» EXTRACTED TEXT
+++

Agent

The glu agent is an active process that needs to run on every host where applications need to be deployed. Its main role is to run glu scripts. It is the central piece of the deployment automation platform and is the only required piece of infrastructure. It exposes a REST api and a command line (which invokes the REST api under the cover).

Fabric & Agent name

An agent belongs to one and only one fabric (which is a group of agents). The agent needs to have a unique name within a fabric which by default is the canonical host name of the computer the agent is running on. You can change the agent name and the fabric when you start the agent (-n and -f options respectively).

glu Script Engine

The agent is a glu script engine: it knows how to install and execute a glu script. You can check the agent api to view all the actions offered by the agent.

Installing a glu script

Installing a glu script, which in the end is just a piece of code, essentially means that the agent will fetch it and instantiate it. This operation is synchronous and will succeed if and only if:

  1. the agent could locate and fetch the code
  2. the agent could instantiate the code (valid groovy class)
  3. the key (mount point) is really unique

Groovy API:

agent.installScript(mountPoint: "/geo/i001",
                    scriptLocation: "http://host:port/glu/MyGluScript.groovy",
                    initParameters: [skeleton: "ivy:/skeleton/jetty/1.0"])

+++

Excerpts from a spatial reasoning dataset
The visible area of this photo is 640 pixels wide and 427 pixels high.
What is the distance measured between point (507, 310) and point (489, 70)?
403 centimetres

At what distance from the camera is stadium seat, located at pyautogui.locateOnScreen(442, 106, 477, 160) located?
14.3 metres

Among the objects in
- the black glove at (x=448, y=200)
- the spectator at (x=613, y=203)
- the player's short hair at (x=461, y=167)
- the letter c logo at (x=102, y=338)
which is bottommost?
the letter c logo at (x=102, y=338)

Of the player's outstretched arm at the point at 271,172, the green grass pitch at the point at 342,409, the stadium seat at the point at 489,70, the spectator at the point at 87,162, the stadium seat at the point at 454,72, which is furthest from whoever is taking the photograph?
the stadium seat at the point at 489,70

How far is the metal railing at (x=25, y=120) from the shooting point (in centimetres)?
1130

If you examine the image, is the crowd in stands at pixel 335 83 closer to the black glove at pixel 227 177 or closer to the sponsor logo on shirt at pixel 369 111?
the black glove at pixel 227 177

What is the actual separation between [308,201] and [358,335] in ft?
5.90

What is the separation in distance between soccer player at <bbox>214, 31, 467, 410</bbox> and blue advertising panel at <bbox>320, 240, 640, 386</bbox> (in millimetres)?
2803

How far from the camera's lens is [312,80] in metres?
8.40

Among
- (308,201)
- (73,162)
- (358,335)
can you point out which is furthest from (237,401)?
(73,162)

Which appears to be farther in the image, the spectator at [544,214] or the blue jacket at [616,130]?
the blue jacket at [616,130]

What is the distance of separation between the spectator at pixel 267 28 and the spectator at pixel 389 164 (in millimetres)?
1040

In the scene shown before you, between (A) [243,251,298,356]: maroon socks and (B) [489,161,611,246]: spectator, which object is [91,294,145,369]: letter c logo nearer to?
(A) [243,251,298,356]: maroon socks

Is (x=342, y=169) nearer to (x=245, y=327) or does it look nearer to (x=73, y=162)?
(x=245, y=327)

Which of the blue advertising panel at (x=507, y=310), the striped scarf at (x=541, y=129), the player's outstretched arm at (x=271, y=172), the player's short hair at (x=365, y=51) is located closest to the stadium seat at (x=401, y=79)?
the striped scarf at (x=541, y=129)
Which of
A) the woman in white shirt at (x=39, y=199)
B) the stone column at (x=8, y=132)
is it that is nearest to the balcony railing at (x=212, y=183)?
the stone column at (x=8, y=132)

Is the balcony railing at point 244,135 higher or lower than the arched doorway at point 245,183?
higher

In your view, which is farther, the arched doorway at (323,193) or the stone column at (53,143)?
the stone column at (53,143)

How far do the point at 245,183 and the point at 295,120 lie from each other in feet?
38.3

+++

» REQUIREMENTS
1. According to the glu agent documentation, what name does an agent get by default within its fabric?
2. Continue the glu agent documentation from the point where it stops.

» ANSWERS TO THE TASKS
1. The canonical host name of the computer the agent is running on.

2.
Command Line:

agent-cli.sh -s https://localhost:12906/ -m /geo/i001 -i http://host:port/glu/MyGluScript.groovy \
             -a "[skeleton: 'ivy:/skeleton/jetty/1.0']"

REST API:

PUT /mountPoint/geo/i001
{"args": {"scriptLocation": "http://host:port/glu/MyGluScript.groovy",
          "initParameters": {"skeleton": "ivy:/skeleton/jetty/1.0"} } }
  • A glu script gets installed on a given mount point which is the unique key that the following commands will use to reference it.
  • The script location is a URI which points to the location of the script (this URI must obviously be accessible from the agent, so although you can use a URI of the form file://, it will work only if the file can be accessed (ex: local filesystem or nfs mounted file system)).
  • initParameters is of type metadata and is a map that the agent will make available when executing the glu script

Note

check the javadoc for more details on the API

Executing a glu script action

Once the script is installed, you can execute actions on it. Executing an action is fundamentally an asynchronous operation but some convenient api calls are provided to make it synchronous.

With no arguments

Groovy API:

// non blocking call
agent.executeAction(mountPoint: "/geo/i001", action: "install")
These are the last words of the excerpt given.